(Instructions to follow): Count the lines in the entries below that contain the word "this", and give only that number.

(Task data):
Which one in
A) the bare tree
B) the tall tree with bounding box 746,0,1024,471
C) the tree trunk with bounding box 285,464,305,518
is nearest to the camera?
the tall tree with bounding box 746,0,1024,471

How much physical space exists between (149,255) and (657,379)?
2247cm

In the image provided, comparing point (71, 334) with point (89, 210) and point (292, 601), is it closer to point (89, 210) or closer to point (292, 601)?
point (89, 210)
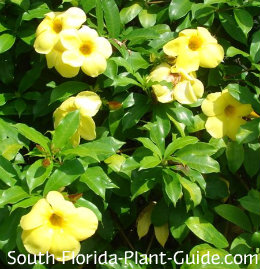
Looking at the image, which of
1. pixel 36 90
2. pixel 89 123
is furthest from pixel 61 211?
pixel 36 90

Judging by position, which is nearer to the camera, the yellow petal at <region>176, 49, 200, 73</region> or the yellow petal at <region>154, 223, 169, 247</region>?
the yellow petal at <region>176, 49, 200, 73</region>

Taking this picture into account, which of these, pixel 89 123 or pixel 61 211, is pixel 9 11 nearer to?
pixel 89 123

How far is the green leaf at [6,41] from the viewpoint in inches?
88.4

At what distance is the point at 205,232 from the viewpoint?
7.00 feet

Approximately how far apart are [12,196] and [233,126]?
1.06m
...
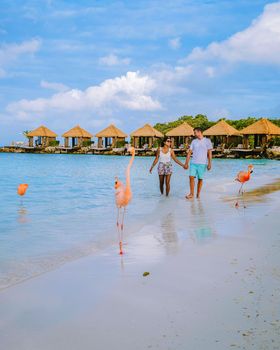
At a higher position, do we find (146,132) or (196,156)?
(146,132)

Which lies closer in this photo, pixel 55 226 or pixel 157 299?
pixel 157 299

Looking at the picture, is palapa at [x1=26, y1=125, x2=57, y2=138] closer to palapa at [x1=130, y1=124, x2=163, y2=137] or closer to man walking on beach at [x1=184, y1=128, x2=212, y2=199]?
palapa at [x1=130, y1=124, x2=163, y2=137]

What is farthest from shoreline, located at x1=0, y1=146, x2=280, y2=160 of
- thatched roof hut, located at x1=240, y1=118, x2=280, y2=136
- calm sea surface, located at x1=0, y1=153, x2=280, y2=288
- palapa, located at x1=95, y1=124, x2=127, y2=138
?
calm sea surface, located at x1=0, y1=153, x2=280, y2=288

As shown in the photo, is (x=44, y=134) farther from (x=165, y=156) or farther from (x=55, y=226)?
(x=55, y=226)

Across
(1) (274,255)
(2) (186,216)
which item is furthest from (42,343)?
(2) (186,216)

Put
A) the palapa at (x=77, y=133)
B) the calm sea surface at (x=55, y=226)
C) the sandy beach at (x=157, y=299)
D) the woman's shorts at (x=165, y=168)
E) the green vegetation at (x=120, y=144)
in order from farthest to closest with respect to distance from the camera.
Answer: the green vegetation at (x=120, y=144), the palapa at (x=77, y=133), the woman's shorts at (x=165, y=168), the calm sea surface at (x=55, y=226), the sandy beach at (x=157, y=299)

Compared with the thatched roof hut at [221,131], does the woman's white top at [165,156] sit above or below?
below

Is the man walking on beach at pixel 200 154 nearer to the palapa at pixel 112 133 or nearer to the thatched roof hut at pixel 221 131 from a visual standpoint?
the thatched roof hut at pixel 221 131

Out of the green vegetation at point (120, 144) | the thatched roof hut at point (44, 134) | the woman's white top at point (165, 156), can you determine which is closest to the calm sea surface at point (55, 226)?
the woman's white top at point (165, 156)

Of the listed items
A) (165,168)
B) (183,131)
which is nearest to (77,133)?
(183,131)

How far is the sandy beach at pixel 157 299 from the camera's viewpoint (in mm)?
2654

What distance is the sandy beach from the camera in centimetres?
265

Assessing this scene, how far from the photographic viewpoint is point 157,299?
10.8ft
* * *
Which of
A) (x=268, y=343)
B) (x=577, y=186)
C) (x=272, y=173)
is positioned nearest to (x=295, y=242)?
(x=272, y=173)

(The solution): 3